[英]Count number of values followed by another value in r
df <- data.frame(Year = c("May","June","July"),
D1 = c(0,0,0),
D2 = c(0,0,0),
D3 = c(0,0,0),
D4 = c(0,0,1),
D5 = c(0,1,1),
D6 = c(0,1,1),
D7 = c(0,0,0),
D8 = c(0,0,0),
D9 = c(0,0,0),
D10 = c(0,0,0),
D11 = c(0,0,0),
D12 = c(0,0,0),
D13 = c(0,0,0),
D14 = c(1,1,0),
D15 = c(1,0,0),
D16 = c(0,1,0),
D17 = c(1,1,1),
D18 = c(0,0,0),
D19 = c(0,0,0),
D20 = c(0,0,0),
D21 = c(0,1,0),
D22 = c(0,0,0),
D23 = c(0,1,0),
D24 = c(0,0,0),
D25 = c(0,0,0),
D26 = c(1,0,0),
D27 = c(0,0,0),
D28 = c(1,0,1),
D29 = c(1,0,0),
D30 = c(1,1,0),
D31 = c(0,1,1)
)
I have a data frame (subset above) of months and days.我有几个月和几天的数据框(上面的子集)。 I am trying to count the number of days a 1 is followed by a 0, 0 is followed by a 1, etc. For example, May would have 2 ones followed by zeros and two zeros followed by 1s.我正在尝试计算 1 后跟 0、0 后跟 1 等的天数。例如,May 将有 2 个 1 后跟 0 和 2 个 0 后跟 1。 I am thinking a for loop would be the best way to go about this but am having trouble since the comparisons are in rows.我认为 for 循环将是 go 关于此问题的最佳方法,但由于比较是成行的,所以遇到了麻烦。
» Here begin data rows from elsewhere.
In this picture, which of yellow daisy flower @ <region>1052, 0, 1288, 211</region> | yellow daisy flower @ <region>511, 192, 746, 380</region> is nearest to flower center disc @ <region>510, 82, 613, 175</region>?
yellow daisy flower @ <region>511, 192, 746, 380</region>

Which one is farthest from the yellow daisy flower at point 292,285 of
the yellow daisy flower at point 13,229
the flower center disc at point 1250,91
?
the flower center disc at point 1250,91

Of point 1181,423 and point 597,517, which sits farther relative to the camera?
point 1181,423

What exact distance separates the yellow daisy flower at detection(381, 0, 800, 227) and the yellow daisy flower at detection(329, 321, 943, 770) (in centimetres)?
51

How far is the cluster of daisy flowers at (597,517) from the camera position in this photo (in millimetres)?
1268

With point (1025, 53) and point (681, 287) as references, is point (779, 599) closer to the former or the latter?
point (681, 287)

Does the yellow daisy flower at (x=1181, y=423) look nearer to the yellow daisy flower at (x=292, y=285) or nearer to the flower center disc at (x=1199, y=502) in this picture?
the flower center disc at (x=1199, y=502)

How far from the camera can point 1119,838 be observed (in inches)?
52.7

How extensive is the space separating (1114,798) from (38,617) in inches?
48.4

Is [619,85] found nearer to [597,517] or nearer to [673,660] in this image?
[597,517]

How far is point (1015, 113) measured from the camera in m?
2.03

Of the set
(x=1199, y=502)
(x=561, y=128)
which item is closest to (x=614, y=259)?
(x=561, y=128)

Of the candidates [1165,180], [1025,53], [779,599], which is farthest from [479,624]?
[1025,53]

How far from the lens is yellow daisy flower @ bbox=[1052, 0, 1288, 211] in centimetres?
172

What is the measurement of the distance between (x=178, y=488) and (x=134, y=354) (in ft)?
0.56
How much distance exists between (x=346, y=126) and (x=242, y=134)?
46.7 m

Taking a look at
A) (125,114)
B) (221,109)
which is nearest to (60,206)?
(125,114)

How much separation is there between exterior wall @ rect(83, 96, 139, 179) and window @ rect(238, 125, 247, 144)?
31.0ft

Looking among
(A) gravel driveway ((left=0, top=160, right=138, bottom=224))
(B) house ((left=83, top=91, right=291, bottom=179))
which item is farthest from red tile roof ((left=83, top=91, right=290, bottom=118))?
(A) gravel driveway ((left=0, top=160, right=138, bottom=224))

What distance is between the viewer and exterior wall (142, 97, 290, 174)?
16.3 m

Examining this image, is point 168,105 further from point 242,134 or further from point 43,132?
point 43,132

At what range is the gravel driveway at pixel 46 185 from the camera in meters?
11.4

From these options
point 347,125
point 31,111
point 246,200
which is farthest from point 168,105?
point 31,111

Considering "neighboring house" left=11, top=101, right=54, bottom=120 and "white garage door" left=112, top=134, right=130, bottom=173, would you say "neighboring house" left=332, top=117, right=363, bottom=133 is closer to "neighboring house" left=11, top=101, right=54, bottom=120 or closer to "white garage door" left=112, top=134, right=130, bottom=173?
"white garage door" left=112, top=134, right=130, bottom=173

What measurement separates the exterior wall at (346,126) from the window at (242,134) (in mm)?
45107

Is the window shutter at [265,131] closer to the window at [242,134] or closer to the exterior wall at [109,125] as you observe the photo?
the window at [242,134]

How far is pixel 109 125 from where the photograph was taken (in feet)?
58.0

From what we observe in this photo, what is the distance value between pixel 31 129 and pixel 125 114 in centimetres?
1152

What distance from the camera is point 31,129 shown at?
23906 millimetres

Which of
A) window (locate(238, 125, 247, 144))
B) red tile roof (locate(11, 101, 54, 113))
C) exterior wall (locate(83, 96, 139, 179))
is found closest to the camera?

Based on the updated data, we may need rolling paste
根据更新的数据,我们可能需要滚动paste
library(zoo)
out <- table(apply(df[-1], 1, function(x) rollapply(x, 2, paste, collapse="")))
out
# 00 01 10 11
# 56 14 12 8
sum(out)
#[1] 90
Or can be be made a bit more compact without the anonymous function call或者可以在没有匿名 function 调用的情况下变得更紧凑
table(apply(df[-1], 1, rollapply, width = 2, paste, collapse=""))
Or using tidyverse
或使用tidyverse
library(runner)
library(janitor)
library(dplyr)
library(tidyr)
df %>%
rowwise %>%
summarise(out = list(table(runner(c_across(starts_with('D')),
f = function(x) paste(x, collapse=""), k = 2))), .groups = 'drop') %>%
unnest_wider(c(out)) %>%
adorn_totals()
# 0 00 01 10 11
# 1 19 4 4 3
# 1 16 6 5 3
# 1 21 4 3 2
# Total 56 14 12 8
A base R option using gregexpr
使用gregexpr
的基本 R 选项
v <- do.call(paste0, df[-1])
rev(
stack(
sapply(
c("00", "01", "10", "11"),
function(x) sum(lengths(regmatches(v, gregexpr(x, v)))),
USE.NAMES = TRUE
)
)
)
gives给
ind values
1 00 1
2 01 5
3 10 4
4 11 1
As you already recognized the trouble is in the row comparison... then we can reshape the data from wide format to long format.正如您已经认识到问题在于行比较......然后我们可以将数据从宽格式重塑为长格式。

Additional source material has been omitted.